• Aim of the task:
Scan the entries below and tally the lines that include "adversarial". Return nothing but the tally.

++++++

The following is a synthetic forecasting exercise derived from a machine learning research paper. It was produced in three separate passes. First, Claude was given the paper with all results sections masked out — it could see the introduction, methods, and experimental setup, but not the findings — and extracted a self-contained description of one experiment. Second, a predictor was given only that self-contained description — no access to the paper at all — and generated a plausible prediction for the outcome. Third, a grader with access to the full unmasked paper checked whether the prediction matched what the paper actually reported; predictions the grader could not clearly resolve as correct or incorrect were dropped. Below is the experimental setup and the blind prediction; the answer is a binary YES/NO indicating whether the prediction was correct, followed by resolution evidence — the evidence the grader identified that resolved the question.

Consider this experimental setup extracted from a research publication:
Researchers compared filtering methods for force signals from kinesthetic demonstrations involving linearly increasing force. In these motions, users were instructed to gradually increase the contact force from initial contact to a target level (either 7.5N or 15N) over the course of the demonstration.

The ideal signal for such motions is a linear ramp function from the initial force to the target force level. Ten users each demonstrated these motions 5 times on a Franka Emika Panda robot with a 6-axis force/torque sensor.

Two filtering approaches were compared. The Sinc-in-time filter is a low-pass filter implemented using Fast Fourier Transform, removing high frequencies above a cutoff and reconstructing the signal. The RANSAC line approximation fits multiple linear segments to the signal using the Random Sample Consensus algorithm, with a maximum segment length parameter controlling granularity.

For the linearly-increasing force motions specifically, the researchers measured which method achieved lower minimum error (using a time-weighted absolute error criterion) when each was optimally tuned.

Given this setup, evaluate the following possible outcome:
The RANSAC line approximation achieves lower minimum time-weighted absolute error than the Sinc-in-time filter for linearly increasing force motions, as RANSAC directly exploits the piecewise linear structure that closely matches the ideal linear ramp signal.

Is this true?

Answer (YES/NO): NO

++++++

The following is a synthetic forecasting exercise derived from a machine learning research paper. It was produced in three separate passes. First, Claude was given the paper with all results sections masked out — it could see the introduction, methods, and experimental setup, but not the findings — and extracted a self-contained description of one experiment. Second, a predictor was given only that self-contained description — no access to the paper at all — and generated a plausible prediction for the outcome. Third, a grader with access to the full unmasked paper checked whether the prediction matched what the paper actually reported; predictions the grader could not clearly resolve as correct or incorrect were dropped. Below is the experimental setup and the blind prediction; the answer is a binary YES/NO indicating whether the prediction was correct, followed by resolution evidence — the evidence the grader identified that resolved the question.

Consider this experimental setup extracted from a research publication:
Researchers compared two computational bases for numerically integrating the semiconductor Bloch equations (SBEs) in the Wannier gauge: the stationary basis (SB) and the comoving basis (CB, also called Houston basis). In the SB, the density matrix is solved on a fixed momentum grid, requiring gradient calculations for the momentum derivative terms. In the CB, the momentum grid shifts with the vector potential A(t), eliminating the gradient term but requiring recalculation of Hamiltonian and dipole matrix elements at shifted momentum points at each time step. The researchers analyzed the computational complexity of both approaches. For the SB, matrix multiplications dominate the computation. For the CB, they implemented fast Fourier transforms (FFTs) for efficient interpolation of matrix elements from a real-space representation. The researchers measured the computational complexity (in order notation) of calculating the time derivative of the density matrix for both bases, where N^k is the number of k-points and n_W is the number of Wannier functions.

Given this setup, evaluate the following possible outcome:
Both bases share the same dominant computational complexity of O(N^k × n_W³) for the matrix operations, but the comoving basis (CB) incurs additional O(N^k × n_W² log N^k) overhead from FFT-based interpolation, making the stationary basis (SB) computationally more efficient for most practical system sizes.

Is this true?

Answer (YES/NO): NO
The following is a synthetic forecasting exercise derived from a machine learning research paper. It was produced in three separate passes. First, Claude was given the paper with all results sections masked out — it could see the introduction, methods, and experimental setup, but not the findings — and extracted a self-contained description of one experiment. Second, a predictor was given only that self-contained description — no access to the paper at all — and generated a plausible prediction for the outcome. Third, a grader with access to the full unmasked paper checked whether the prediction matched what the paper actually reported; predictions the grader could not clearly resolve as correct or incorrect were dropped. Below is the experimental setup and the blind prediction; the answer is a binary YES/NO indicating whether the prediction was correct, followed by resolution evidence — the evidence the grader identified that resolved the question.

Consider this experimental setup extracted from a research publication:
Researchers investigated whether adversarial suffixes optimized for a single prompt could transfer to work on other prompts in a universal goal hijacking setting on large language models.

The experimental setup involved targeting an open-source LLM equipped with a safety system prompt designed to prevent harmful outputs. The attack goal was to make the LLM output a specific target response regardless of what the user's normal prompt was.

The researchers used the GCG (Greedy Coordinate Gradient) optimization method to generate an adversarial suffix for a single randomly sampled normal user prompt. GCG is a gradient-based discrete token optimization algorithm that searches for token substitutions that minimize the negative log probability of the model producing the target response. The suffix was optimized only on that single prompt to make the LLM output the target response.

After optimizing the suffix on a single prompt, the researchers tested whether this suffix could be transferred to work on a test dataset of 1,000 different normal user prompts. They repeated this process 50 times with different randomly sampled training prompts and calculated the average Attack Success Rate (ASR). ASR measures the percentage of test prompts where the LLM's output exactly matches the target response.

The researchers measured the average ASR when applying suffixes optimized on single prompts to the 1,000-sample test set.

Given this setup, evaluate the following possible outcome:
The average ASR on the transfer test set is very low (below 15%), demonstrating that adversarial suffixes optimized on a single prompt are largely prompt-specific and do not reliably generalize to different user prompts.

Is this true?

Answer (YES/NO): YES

++++++

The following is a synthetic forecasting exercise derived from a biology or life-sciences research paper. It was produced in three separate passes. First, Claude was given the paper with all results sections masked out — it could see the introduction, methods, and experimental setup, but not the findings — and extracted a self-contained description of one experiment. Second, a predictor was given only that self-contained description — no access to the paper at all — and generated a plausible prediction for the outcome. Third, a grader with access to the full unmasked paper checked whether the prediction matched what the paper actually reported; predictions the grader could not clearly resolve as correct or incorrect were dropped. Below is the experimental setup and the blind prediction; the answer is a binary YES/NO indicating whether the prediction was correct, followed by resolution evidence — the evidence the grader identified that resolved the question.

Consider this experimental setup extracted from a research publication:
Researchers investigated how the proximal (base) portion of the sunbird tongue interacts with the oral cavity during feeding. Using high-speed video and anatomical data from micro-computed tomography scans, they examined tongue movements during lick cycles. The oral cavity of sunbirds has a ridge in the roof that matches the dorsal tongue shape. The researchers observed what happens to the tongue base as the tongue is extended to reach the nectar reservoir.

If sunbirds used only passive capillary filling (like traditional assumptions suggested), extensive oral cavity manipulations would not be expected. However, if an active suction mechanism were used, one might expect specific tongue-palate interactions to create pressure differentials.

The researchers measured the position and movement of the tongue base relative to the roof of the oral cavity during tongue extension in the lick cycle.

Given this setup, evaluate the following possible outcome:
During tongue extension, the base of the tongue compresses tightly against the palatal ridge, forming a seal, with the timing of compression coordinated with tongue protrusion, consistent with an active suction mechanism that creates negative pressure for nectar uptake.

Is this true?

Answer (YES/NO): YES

++++++

• Expected answer:
3